Varghese George (S’94) received the M.Tech. degree in electronics in 1993 from the Cochin University of Science and Technology, Kerala, India. He is currently working toward the Ph.D. degree in electrical engineering at the University of California at Berkeley. From 1993 until 1994, he was a Research Engineer at the Raman Research Institute, India. He is now working on low-energy embedded reconfigurable architectures. His research interests include low-power techniques at the architecture and circuit levels.

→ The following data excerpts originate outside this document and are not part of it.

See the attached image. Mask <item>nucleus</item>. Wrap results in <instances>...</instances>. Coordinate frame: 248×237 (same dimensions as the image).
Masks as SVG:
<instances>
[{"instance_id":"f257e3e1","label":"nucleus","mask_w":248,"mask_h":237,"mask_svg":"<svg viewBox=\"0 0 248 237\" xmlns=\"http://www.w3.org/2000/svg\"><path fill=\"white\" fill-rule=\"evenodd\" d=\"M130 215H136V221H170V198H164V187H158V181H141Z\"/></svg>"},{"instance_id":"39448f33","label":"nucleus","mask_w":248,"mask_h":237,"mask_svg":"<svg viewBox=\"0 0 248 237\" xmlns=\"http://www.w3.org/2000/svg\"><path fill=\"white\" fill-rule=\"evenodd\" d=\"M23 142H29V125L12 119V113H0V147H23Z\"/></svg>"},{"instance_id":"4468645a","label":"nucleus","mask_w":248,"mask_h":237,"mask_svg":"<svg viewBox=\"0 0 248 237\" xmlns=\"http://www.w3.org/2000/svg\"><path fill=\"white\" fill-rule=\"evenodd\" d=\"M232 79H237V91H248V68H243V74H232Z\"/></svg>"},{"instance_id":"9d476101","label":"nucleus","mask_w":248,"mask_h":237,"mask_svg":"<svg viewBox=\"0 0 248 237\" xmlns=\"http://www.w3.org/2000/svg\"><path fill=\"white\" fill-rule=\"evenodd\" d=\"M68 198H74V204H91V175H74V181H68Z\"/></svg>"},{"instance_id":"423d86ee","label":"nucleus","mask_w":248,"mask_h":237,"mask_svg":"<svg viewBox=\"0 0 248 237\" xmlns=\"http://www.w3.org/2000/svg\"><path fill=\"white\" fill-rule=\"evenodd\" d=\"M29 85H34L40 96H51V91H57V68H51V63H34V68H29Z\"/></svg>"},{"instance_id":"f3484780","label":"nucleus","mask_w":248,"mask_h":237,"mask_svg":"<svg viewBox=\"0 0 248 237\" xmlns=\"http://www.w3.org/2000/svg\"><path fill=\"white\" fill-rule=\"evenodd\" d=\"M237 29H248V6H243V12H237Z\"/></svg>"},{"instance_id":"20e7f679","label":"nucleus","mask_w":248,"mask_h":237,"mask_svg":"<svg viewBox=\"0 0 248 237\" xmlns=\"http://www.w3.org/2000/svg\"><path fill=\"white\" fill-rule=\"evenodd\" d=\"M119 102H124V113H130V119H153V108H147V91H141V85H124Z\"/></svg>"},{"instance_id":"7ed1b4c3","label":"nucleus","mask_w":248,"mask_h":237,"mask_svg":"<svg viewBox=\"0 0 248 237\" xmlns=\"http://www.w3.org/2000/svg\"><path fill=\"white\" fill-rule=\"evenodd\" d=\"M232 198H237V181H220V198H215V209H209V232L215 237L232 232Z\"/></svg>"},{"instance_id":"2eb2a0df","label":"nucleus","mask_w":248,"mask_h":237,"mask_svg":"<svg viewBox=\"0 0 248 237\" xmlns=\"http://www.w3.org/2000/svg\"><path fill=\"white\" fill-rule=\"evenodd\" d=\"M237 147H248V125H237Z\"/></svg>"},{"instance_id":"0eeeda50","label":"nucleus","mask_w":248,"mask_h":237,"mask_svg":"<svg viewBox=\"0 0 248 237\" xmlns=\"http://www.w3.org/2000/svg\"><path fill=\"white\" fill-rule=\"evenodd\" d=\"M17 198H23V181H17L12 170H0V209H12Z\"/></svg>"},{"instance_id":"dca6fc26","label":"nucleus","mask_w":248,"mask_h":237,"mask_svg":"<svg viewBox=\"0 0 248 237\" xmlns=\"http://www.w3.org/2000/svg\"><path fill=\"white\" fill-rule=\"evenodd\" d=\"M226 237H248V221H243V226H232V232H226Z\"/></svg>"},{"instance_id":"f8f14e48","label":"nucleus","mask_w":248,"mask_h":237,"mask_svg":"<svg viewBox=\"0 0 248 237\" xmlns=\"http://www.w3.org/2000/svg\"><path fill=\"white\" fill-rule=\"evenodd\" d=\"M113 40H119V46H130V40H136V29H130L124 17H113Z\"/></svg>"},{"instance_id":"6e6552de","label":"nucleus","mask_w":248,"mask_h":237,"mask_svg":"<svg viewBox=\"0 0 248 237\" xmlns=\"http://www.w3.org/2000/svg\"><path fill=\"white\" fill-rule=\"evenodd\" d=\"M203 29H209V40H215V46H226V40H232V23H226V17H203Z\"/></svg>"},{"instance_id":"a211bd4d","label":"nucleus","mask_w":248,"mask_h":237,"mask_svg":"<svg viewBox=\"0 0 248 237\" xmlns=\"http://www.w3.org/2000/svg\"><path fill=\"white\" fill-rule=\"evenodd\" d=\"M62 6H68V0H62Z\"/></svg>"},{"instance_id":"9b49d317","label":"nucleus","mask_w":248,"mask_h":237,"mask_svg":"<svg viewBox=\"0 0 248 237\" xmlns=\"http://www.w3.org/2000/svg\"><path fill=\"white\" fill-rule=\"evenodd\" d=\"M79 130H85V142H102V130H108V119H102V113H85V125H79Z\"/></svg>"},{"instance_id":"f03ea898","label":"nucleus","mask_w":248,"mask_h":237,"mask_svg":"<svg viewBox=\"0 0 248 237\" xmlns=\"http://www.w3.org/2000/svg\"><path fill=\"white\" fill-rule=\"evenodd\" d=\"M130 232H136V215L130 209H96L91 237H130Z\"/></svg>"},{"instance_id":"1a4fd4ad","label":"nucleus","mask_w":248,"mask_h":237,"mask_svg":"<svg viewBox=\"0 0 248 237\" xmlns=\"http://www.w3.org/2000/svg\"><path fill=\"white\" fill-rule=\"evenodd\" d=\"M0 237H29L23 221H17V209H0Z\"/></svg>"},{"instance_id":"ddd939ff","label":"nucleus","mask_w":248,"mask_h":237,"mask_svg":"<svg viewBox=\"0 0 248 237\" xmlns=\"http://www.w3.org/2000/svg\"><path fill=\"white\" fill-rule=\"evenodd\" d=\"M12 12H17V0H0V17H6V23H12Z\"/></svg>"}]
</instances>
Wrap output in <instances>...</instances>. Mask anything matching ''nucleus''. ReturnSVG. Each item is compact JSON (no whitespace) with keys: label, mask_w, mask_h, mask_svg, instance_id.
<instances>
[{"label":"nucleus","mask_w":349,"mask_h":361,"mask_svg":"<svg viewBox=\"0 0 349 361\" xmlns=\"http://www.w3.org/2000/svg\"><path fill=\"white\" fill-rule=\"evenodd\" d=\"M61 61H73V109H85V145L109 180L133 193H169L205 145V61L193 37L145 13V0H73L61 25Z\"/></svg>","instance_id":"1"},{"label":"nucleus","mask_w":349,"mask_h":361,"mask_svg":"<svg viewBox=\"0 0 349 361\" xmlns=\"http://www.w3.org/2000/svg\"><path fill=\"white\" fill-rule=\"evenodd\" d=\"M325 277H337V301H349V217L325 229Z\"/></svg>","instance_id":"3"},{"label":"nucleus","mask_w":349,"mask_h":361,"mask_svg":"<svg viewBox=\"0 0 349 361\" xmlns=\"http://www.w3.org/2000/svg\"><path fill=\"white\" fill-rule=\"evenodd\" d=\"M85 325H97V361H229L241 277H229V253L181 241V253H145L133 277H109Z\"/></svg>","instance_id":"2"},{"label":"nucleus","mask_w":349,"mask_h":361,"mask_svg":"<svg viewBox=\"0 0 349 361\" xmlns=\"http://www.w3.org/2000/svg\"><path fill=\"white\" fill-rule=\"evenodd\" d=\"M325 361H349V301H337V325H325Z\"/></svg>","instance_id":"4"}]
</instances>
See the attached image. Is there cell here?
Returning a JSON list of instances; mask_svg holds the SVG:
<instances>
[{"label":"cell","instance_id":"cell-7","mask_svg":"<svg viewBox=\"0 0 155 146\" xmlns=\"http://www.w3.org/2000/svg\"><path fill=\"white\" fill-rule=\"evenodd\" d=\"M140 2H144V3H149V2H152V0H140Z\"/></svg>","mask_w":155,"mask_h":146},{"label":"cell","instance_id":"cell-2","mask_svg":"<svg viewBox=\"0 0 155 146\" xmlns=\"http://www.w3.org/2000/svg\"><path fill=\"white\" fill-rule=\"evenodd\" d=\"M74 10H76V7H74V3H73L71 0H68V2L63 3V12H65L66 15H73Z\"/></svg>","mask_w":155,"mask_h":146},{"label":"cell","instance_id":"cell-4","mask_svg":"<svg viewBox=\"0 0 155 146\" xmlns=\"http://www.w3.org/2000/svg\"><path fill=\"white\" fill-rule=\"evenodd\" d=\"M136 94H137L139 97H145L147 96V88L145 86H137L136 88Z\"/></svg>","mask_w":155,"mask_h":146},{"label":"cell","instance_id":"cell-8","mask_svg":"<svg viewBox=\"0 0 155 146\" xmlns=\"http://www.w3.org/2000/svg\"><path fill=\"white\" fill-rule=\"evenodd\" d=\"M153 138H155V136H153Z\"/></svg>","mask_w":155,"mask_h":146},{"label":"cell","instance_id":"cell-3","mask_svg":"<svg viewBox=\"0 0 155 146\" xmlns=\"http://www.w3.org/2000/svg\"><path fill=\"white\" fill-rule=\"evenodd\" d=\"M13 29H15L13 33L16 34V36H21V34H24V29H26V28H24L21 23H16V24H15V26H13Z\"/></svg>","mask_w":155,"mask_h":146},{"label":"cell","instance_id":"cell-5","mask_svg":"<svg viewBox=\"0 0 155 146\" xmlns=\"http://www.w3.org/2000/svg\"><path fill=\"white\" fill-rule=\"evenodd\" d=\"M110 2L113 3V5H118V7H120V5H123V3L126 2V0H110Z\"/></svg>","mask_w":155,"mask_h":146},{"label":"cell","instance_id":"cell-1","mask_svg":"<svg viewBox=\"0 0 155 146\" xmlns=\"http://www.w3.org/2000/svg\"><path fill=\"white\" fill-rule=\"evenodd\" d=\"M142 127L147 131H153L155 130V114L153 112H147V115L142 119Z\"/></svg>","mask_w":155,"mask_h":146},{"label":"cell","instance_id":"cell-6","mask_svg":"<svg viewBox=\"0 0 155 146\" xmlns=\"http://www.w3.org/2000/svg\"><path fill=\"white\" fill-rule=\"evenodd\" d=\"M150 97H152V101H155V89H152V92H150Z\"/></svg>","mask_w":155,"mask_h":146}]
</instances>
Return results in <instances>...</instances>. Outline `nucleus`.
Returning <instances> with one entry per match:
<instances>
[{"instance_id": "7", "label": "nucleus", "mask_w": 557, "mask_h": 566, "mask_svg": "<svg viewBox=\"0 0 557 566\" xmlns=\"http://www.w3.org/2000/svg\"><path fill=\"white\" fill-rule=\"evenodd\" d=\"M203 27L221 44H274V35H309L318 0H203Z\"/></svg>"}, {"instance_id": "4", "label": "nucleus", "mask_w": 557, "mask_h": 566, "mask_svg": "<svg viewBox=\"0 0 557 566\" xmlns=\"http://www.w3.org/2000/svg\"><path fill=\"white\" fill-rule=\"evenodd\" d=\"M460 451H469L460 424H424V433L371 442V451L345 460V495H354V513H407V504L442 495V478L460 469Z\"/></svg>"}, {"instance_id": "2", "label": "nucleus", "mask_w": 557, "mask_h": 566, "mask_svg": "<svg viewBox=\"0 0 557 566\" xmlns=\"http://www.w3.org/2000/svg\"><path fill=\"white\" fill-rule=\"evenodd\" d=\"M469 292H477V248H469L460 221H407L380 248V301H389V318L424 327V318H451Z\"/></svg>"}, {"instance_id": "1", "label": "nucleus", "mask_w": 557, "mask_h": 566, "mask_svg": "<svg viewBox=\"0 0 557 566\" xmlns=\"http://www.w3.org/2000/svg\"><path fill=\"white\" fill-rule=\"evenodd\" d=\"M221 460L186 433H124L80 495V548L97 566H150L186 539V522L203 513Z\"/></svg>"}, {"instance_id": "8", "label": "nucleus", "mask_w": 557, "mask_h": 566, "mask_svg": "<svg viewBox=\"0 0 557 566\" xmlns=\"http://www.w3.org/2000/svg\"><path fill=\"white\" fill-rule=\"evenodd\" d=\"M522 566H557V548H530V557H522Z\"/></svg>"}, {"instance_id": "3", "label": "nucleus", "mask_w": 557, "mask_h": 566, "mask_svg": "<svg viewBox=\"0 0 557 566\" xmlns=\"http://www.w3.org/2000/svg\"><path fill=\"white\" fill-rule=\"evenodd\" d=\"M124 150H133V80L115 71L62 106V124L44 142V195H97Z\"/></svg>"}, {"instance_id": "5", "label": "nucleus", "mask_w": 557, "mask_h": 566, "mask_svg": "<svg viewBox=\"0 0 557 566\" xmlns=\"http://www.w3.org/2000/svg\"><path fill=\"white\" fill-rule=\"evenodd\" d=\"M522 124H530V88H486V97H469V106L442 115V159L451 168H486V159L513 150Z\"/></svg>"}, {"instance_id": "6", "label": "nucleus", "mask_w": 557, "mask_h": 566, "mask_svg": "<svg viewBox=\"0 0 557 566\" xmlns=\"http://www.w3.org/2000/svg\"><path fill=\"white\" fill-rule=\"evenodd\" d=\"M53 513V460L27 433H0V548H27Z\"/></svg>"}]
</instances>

Jan M. Rabaey (S’80–M’83–SM’92–F’95) received the E.E. and Ph.D degrees in applied sciences from the Katholieke Universiteit Leuven, Belgium, in 1978 and 1983, respectively. From 1983 to 1985, he was with the University of California at Berkeley as a Visiting Research Engineer. From 1985 to 1987, he was a Research Manager at IMEC, Belgium, where he pioneered the development of the CATHEDRAL II synthesis system for digital signal processing. In 1987, he joined the faculty of the Electrical Engineering and Computer Science Departement, University of California at Berkeley, where he is now a Professor and the Vice Chair as well as the Scientific Codirector of the newly formed Berkeley Wireless Research Center (BWRC). He has authored or coauthored a wide range of papers in the area of signal processing and design automation. His current research interests include the exploration and synthesis of architectures and algorithms for digital signal processing systems and their interaction. He is also active in various aspects of portable distributed multimedia systems, including low-power design, networking, and design automation. He has served as Associate Editor of the IEEE JOURNAL OF SOLID-STATE CIRCUITS. Dr. Rabaey received numerous scientific awards, including the 1985 IEEE TRANSACTIONS ON COMPUTER-AIDED DESIGN Best Paper Award (Circuits and Systems Society), the 1989 Presidential Young Investigator Award, and the 1994 Signal Processing Society Senior Award. He has served as Associate Editor of the TODAES ACM Journal. He is/has been on the program committee of the ISSCC, EDAC, ICCD, ICCAD, ASP-DAC, High Level Synthesis, and VLSI Signal Processing conferences. He is also the Vice Chair of the 2000 Design Automation Conference to be held in Los Angeles, CA, in June 2000.